### GIVEN ENTRIES

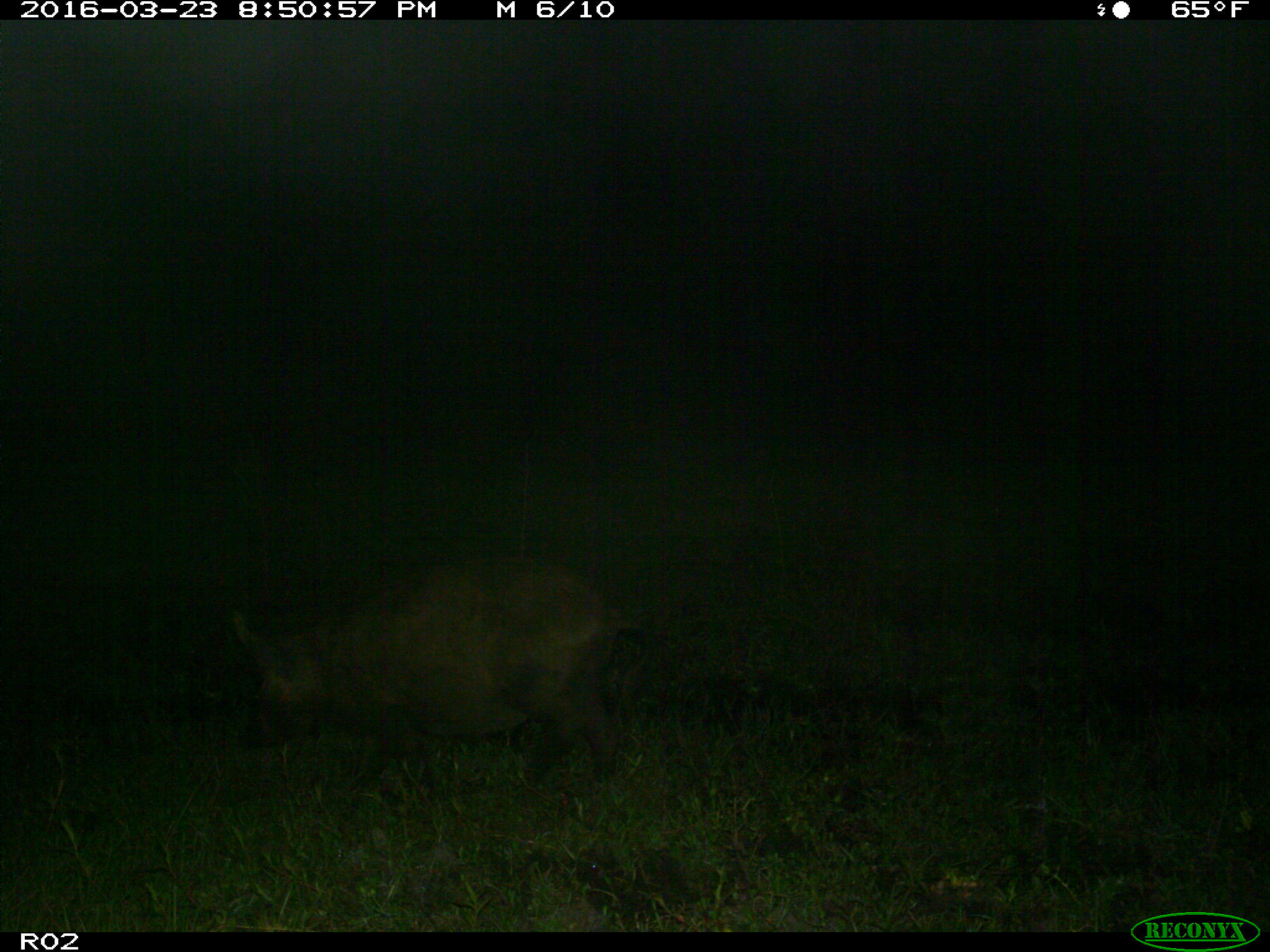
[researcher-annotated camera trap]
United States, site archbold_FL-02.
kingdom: Animalia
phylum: Chordata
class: Mammalia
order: Artiodactyla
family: Suidae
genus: Sus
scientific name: Sus scrofa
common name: wild boar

######

* _GOAL OF THE EXERCISE_
Copy the listing exactly but drop its images.

* _YOUR RESPONSE_
[researcher-annotated camera trap]
United States, site archbold_FL-02.
kingdom: Animalia
phylum: Chordata
class: Mammalia
order: Artiodactyla
family: Suidae
genus: Sus
scientific name: Sus scrofa
common name: wild boar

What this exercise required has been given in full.